- _WHAT YOU WILL DO_: Copy each of the items below word for word, without the pictures.

:: DATA ROWS

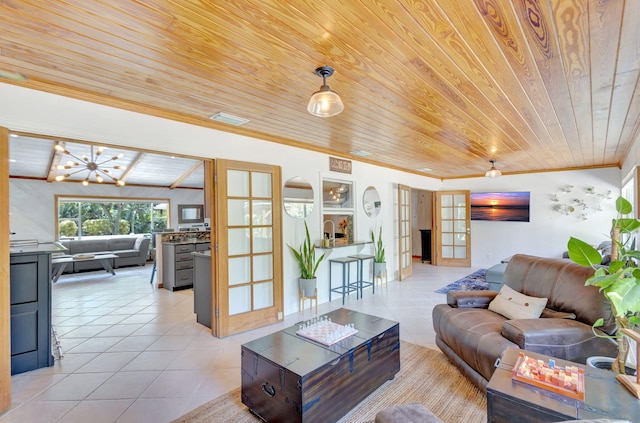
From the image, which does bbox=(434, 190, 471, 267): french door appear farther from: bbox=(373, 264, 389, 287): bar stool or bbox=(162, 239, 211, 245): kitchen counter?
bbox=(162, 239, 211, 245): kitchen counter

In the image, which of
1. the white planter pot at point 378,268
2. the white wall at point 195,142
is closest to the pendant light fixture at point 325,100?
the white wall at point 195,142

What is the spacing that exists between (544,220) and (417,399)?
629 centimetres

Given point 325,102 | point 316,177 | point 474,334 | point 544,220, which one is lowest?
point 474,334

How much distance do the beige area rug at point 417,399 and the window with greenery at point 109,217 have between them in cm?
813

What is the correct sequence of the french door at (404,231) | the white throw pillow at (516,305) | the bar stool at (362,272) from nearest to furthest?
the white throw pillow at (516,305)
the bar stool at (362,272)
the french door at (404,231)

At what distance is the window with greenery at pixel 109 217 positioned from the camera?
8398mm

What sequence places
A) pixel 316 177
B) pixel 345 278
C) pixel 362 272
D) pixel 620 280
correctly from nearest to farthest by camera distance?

::::

- _OUTPUT BELOW_:
From the image, which does bbox=(434, 190, 471, 267): french door appear farther from: bbox=(373, 264, 389, 287): bar stool or bbox=(162, 239, 211, 245): kitchen counter?
bbox=(162, 239, 211, 245): kitchen counter

In the image, which of
1. the white planter pot at point 378,268
2. the white wall at point 195,142
is closest to the pendant light fixture at point 325,100?
the white wall at point 195,142

What is the spacing that exists between (544,220) and (417,399)?
629 centimetres

Given point 325,102 | point 316,177 | point 474,334 | point 544,220, which one is lowest?
point 474,334

How much distance do the beige area rug at point 417,399 and the window with greenery at point 109,217 have between them in cm?
813

What is the correct sequence of the french door at (404,231) | the white throw pillow at (516,305) | the bar stool at (362,272) from nearest to furthest?
the white throw pillow at (516,305)
the bar stool at (362,272)
the french door at (404,231)

At what distance is the window with greenery at pixel 109 217 positioned from the camera?
8398mm

What sequence places
A) pixel 316 177
B) pixel 345 278
C) pixel 362 272
D) pixel 620 280
correctly from nearest to farthest by camera distance?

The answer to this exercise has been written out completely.